Show that if $u(x,t)$ is a solution of the heat equation \begin{equation*} u_t - k u_{xx} = 0 \,,\qquad (x\in R,\ t\geq0)\,, \end{equation*} then so is \begin{equation*} v(x,t) = \frac{1}{\sqrt{kt}} \exp\left( \frac{ -x^2}{4kt} \right) \ u( \frac{x}{kt}, - \frac{1}{k^2t}) \,. \end{equation*}
I am using Walter A. Strauss as text, and I try to follow "invariance properties", and I am trying to find a "dilated" function, but got confused on the negative sign before "$\frac{1}{k^2t}$" , I also referring to http://www.math.ucsb.edu/~grigoryan/124A/lecs/lec9.pdf, but it seems not same, so I am not sure where to start, can someone help me with a hint, an example or a better resources?
Thanks in advance!
You are supposed to derive $v$ with the purpose of verifying it is a solution.

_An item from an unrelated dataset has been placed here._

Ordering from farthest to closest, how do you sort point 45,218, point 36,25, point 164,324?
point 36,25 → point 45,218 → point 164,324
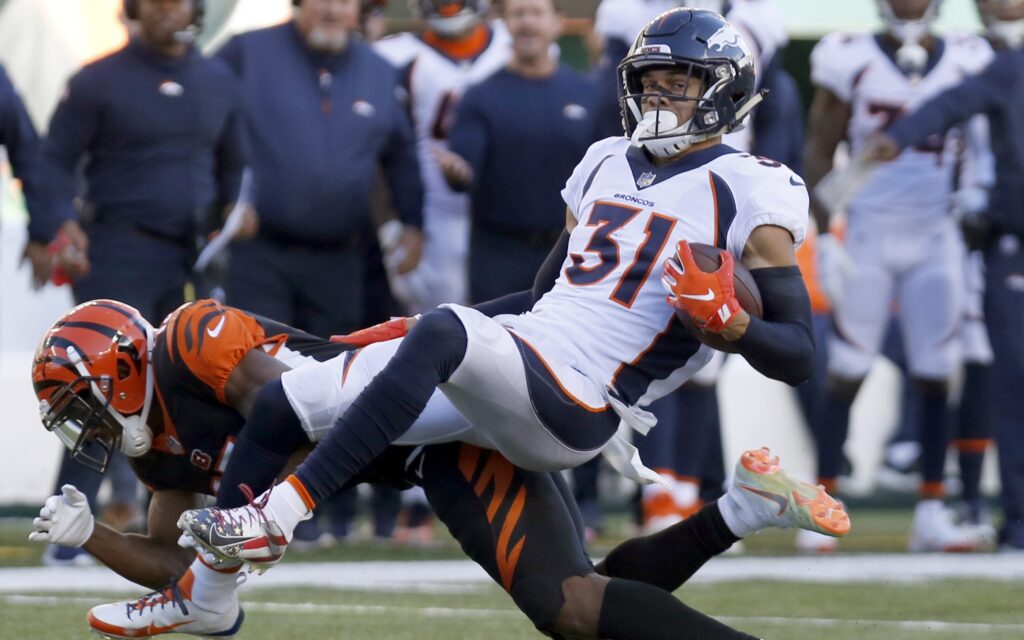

You don't need to find any functions; you are given all the functions you need.
To get you started: the product and chain rule yield $$ \begin{split} v_x(x,t) &= \frac{1}{\sqrt{kt}} \frac{-2x}{4kt} \exp\left( \frac{ -x^2}{4kt} \right) \ u\left( \frac{x}{kt}, - \frac{1}{k^2t}\right) \\ &+ \frac{1}{\sqrt{kt}} \exp\left( \frac{ -x^2}{4kt} \right) \frac{1}{kt} \ u_x\left( \frac{x}{kt}, - \frac{1}{k^2t}\right) \end{split}$$
Next, take $x$ derivative again to find $v_{xx}$. (It will be the sum of five terms, some of which will be equal.) Finally, find $v_t$ and check that $v_t=kv_{xx}$.